Non solo Vanitas, altri sono i percorsi che Sandro Varagnolo persegue sia nei suoi quaderni di appunti che nelle opere complete, certo è che al momento la sua è una passione storica sia nella scelta dei soggetti, che a volte dei supporti utilizzando spesso vecchi legni, come ad esempio la porta antica di un tabernacolo in castagno che si trasforma nella base per una Venere in trasformazione da statua a donna viva, con la carne che già sta assumendo un colore rosato, in contrapposizione con la testa dove gli occhi sono ancora da statua; la stessa posa non è statuaria ma serve per mettere in evidenza la bellezza del seno usato come richiamo sessuale. La trasformazione, e forse ancora un monito di Vanitas, è richiamata anche dalle farfalle che svolazzano intorno, anche loro trasformatesi dalla pupa nella bellezza finale che possiamo ammirare. Il quadro è però completato dalla presenza di una Mantide Religiosa poggiata sulla mano sinistra della Venere: è noto che la Mantide attira a se il maschio, e lo divora durante l’accoppiamento.

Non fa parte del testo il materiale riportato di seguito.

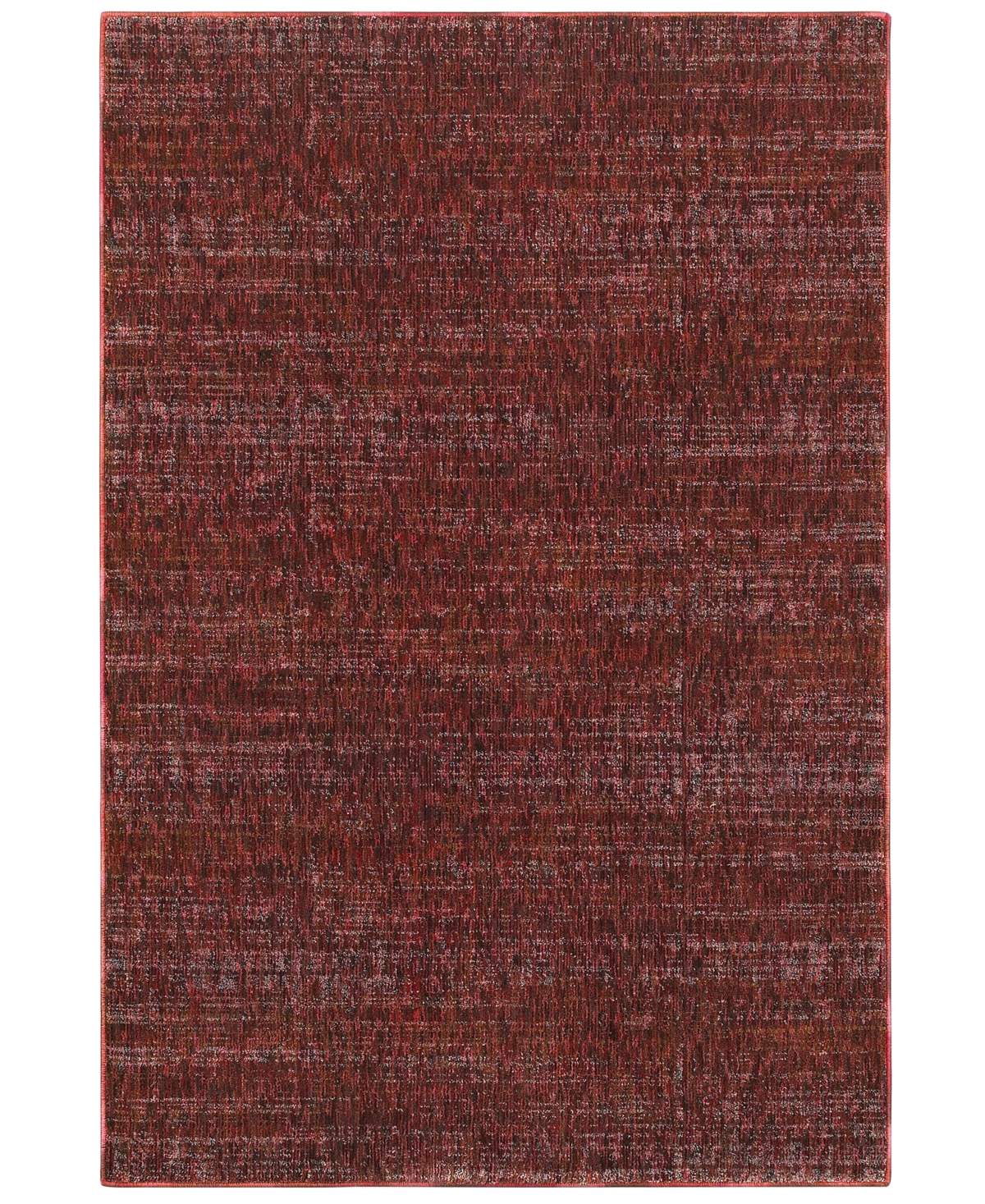 Jhb Design Prairie Shades Area Rug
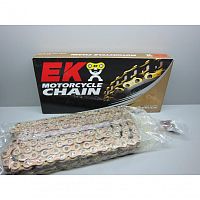картинка Цепь EK 520 SROZ 114 02977 от магазина moto-bazar61.ru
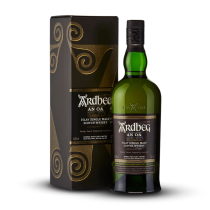Ardbeg An oa (70cl)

Giuditta e Oloferne, ritratto di famigliaAltro richiamo storico nell’opera Giuditta e Oloferne (a fianco), in realtà un ritratto della moglie nelle vesti di Giuditta con autoritratto nella testa di Oloferne, che si allontana dalla iconografia classica del soggetto, per riprendere invece in pieno il Davide con la testa di Golia di Michelangelo Merisi da Caravaggio. Non è certo un caso che il dipinto sia stato realizzato su una tavola del 1500, praticamente coeva del Davide.

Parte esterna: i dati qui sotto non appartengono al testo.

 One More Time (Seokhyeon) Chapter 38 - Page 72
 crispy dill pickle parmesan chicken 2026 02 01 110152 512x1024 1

Notevoli gli sguardi dei due partecipanti: mentre Giuditta ha un’espressione intensa e ferma, con lo sguardo fisso in avanti, Oloferne ha (giustamente) un’espressione attonita e la bocca aperta per lo stupore.

Per finire un omaggio alla sua città, Chioggia. La leggenda sulle origini di Chioggia si collega a quella di Enea, mitico eroe troiano fuggito alla distruzione di Troia che navigò per il Mediterraneo per poi stanziarsi nel Lazio. Con Enea partirono anche Antenore, Aquilio e Clodio che, a metà del viaggio, si separarono dal loro concittadino per dirigersi verso la laguna veneta fondando rispettivamente Padova, Aquileia e Clodia.

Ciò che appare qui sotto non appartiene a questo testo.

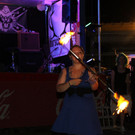 IMG_6527.JPG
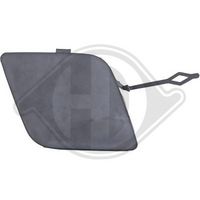  Çeki Kapağı 51127371751 - BMW F20LCI - BTAP BMW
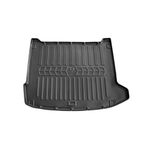 Auto si Moto - Intretinere auto - Covorase auto - Covor Protectie Portbagaj Umbrella Pentru Dacia Lodgy 5 Locuri (2012-2020) - Infinity.ro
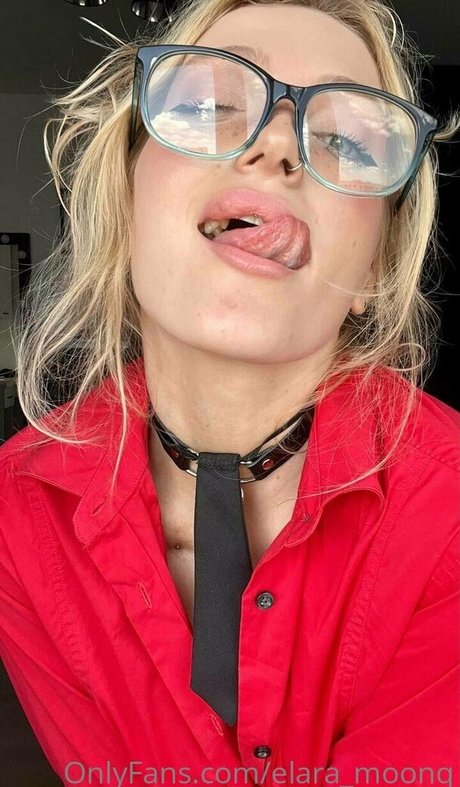 Elara_moonq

Clodio viene quindi raffigurato, quasi come nudo d’Accademia, appoggiato allo scudo con il suo stemma, il leone rosso rampante su sfondo argento, divenuto poi anche lo stemma della città. Ai piedi di Clodio si distende un tappeto di teschi, ancora il simbolo della Vanitas forse collegato alla caduta della sua città, da cui era fuggito

Quali sono i limiti della pittura di Sandro Varagnolo? Il piacere dell’invenzione, la ricerca di un corretto rapporto fra forma e colore; problemi di linguaggio che nonostante le citazione storiche o di fantasia deve essere leggibile da chi guarda, e soprattutto deve essere in grado di dire qualche cosa di vero, di positivo: l’onestà è un elemento fondamentale di questa pittura, che non può nascondersi dietro trucchi del mestiere o della moda del momento.

Varagnolo affronta la pittura con animo di sognatore, all’assalto di città da espugnare come dimostra la distesa di crani ai piedi del suo Eroe: ogni opera è una conquista, un modo di penetrare visioni altrimenti sconosciute, far rivivere epoche scomparse eppure tutt’ora vive in noi. Pittura in parte nordica (il senso della fiaba, dell’allegoria, della metafisica) ed in parte mediterranea (i suoi forti accenti cromatici, certe sensualità).

La sua è una pittura fantastica: l’uomo, anche in mezzo ai suoi dubbi e problemi, non può rinunciare ad un innato piacere di sognare. Si tratta di una pittura moderna, simbolica ed allusiva, che esprime apprensioni ed inquietudini del nostro tempo.

È una pittura realistica che si ammanta di molta fantasia che insegue una realtà sfuggente, a volte drammatica e spietata: così è la natura, fatta di lacrime e sangue.